Task → Reproduce all entries below verbatim. Skip the pictures.

[Collected data entries]
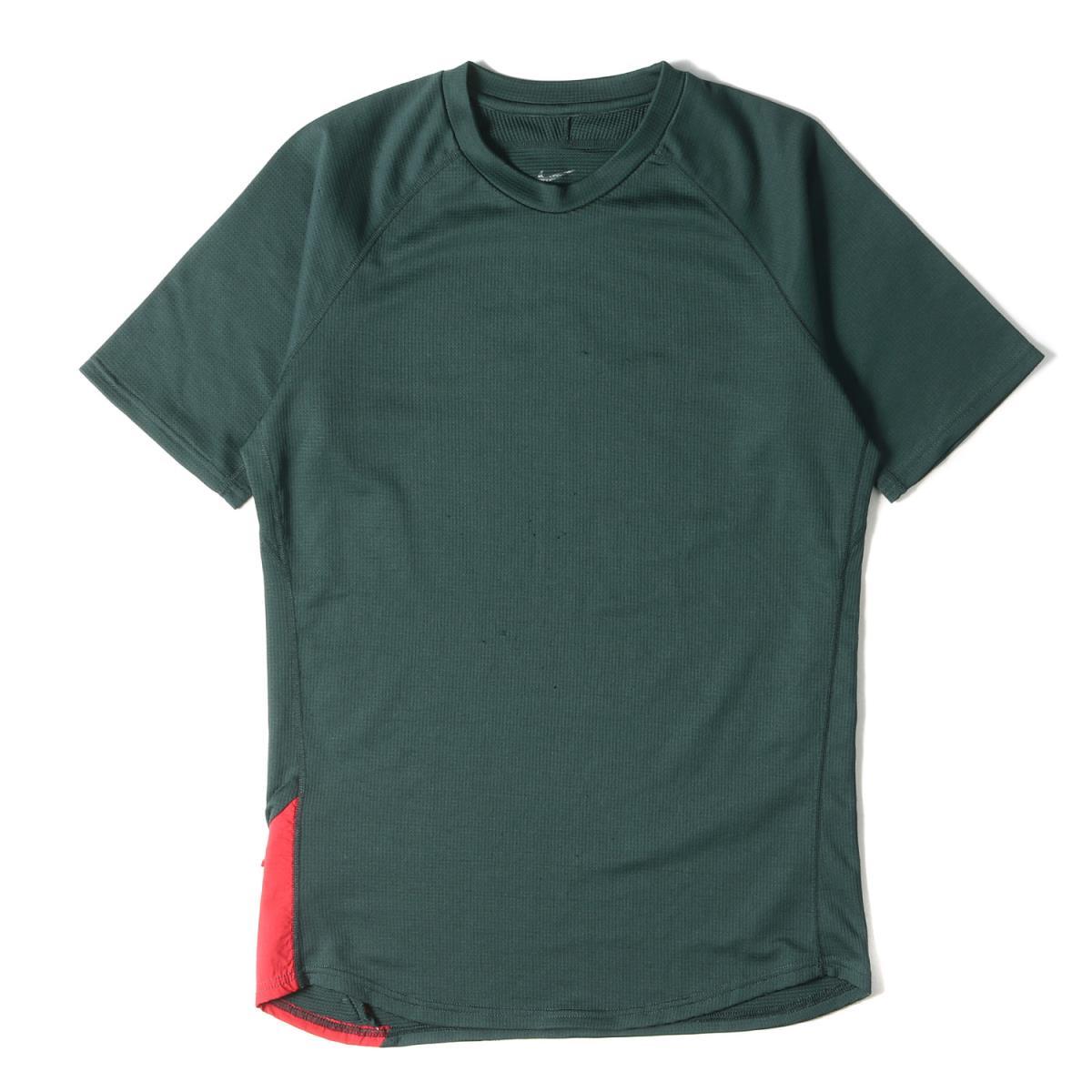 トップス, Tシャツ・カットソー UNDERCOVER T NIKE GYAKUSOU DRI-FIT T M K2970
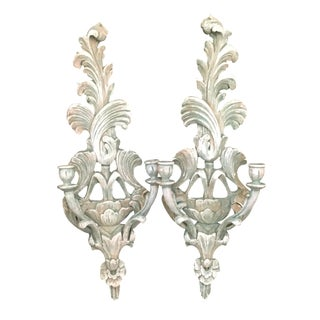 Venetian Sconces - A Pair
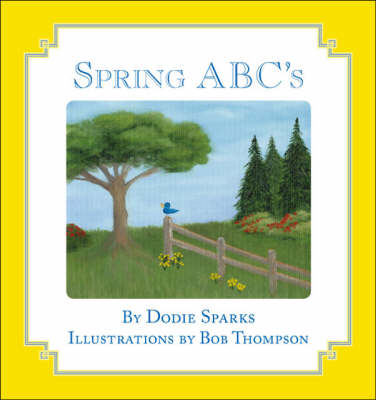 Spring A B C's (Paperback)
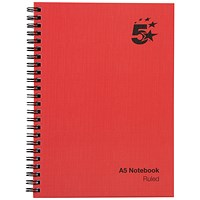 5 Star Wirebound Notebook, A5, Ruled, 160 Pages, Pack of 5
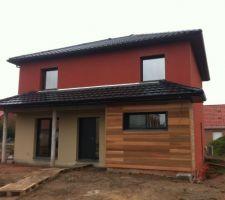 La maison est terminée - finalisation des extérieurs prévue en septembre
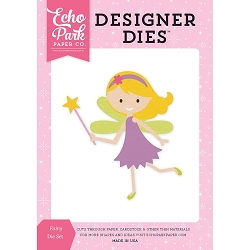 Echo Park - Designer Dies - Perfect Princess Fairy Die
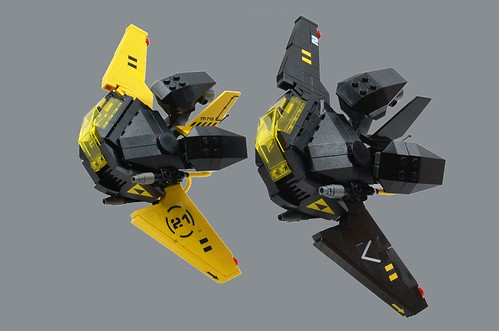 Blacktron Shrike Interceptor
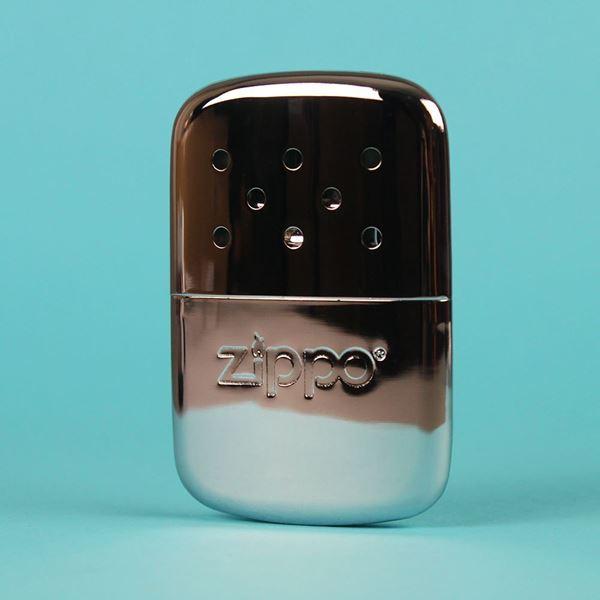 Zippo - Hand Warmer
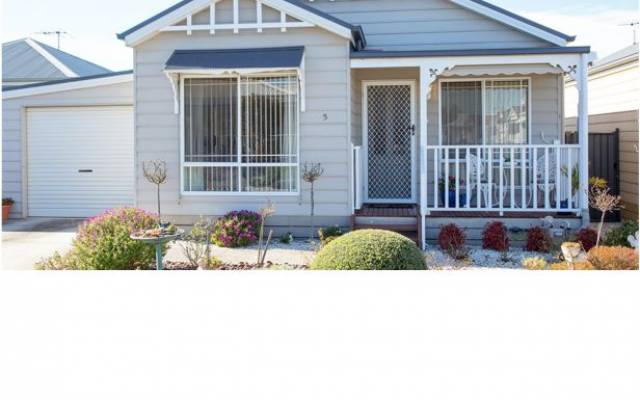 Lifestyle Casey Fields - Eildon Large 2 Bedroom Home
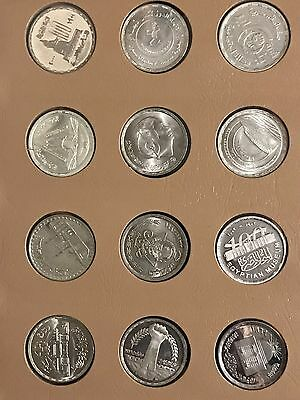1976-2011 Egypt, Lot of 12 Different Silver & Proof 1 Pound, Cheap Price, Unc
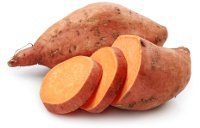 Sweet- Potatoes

Answer space →
 トップス, Tシャツ・カットソー UNDERCOVER T NIKE GYAKUSOU DRI-FIT T M K2970
 Venetian Sconces - A Pair
 Spring A B C's (Paperback)
 5 Star Wirebound Notebook, A5, Ruled, 160 Pages, Pack of 5
 La maison est terminée - finalisation des extérieurs prévue en septembre
 Echo Park - Designer Dies - Perfect Princess Fairy Die
 Blacktron Shrike Interceptor
 Zippo - Hand Warmer
 Lifestyle Casey Fields - Eildon Large 2 Bedroom Home
1976-2011 Egypt, Lot of 12 Different Silver & Proof 1 Pound, Cheap Price, Unc
 Sweet- Potatoes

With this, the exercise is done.